§ Activity
From the line containing "this 300×300 image." to the line containing "this 1280×853 image." in the records below, set down every line exactly as it stands, both ends included, and skip the pictures.

======== Supplied material ========

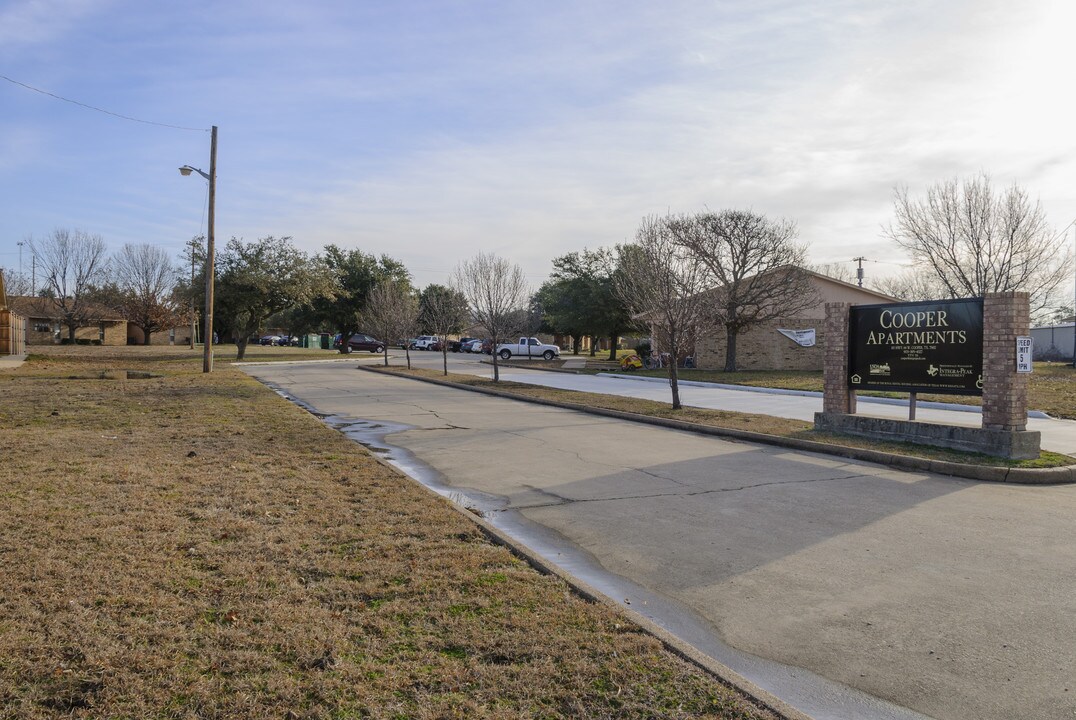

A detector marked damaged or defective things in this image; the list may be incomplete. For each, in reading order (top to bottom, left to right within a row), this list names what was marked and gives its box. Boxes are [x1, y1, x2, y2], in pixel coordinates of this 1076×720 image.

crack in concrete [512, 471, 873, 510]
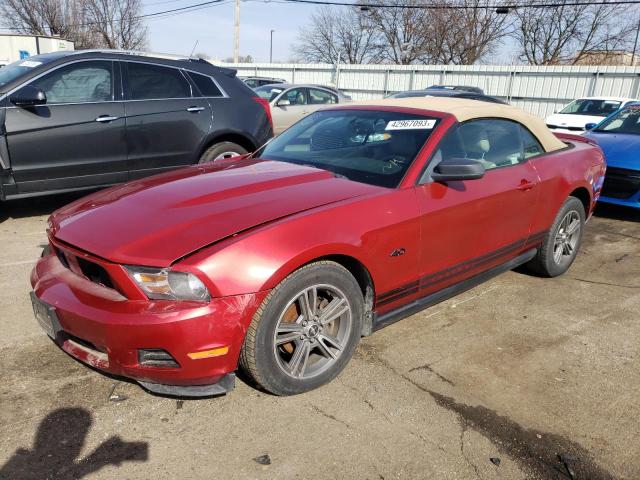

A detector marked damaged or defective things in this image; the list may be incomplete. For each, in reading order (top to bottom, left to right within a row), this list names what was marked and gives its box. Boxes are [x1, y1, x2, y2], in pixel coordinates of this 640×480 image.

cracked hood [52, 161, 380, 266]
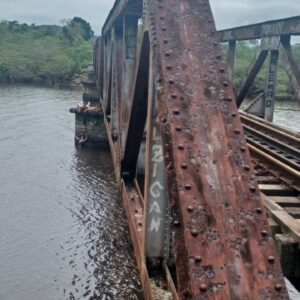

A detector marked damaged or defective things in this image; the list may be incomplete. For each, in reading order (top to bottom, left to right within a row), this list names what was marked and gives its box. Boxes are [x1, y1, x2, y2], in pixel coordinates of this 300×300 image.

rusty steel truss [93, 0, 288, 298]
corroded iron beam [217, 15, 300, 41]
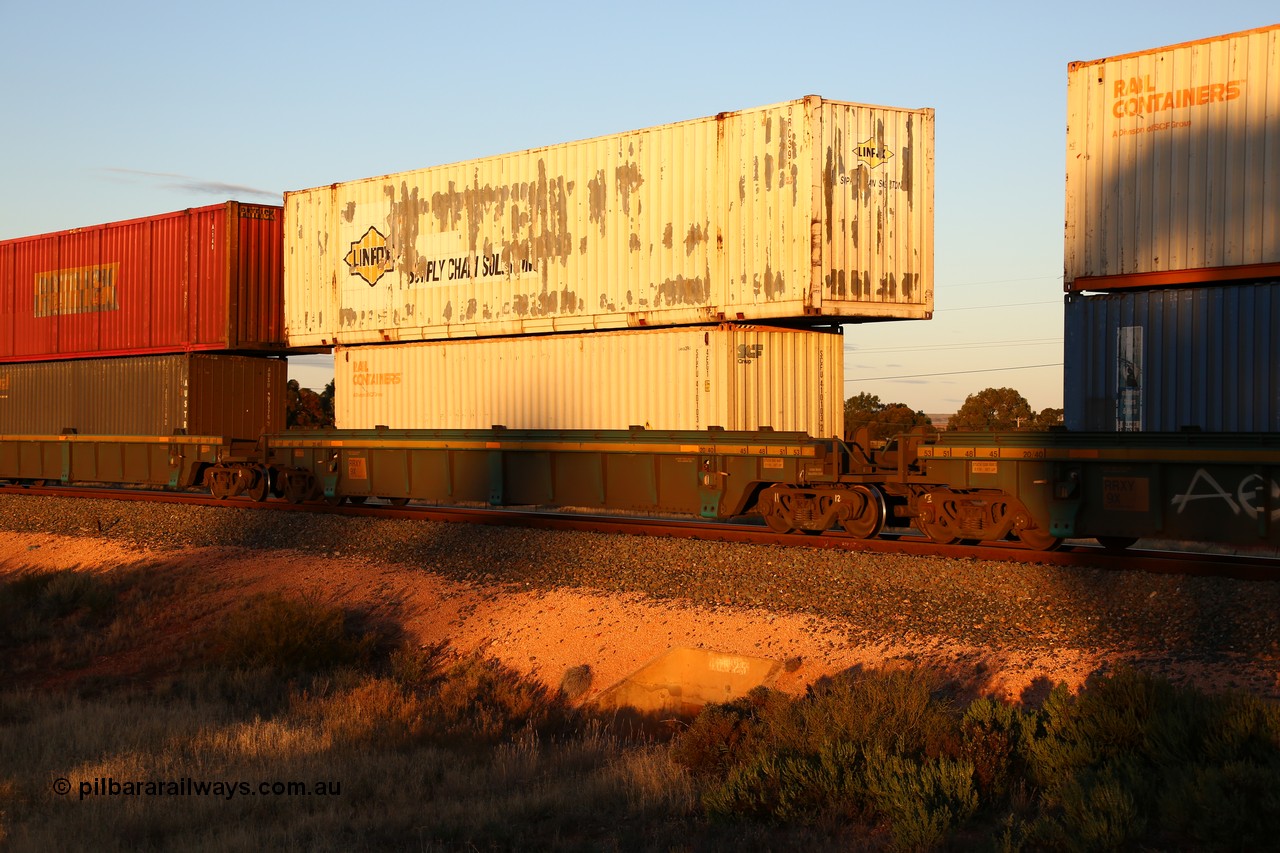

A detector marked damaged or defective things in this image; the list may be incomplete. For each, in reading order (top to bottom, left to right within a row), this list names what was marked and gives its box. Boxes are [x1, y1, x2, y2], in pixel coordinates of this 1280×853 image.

========
======== Supplied material ========

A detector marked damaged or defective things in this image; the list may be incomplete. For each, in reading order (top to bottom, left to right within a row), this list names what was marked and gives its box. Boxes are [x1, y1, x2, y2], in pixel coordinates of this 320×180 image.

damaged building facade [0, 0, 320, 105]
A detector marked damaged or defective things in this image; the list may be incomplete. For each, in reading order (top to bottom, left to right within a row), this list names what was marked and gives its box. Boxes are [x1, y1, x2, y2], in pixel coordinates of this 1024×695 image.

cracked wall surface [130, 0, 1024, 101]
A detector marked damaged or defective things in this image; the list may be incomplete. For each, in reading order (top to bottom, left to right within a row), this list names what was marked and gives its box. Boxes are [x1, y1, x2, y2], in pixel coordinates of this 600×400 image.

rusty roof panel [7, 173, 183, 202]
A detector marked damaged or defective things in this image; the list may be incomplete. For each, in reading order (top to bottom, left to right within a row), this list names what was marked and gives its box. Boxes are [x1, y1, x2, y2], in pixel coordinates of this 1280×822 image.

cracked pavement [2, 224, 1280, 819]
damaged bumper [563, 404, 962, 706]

========

§ Final answer
A detector marked damaged or defective things in this image; the list may be incomplete. For each, in reading order (top to bottom, left to right within a row), this list names what was marked and gives its box. Boxes are [x1, y1, x2, y2], in pixel coordinates of this 300×300 image.

rusty steel truss [93, 0, 288, 298]
corroded iron beam [217, 15, 300, 41]

A detector marked damaged or defective things in this image; the list may be incomplete. For each, in reading order (top to bottom, left to right within a row), this list names what was marked and gives its box. Boxes are [x1, y1, x2, y2], in pixel coordinates of this 1280×853 image.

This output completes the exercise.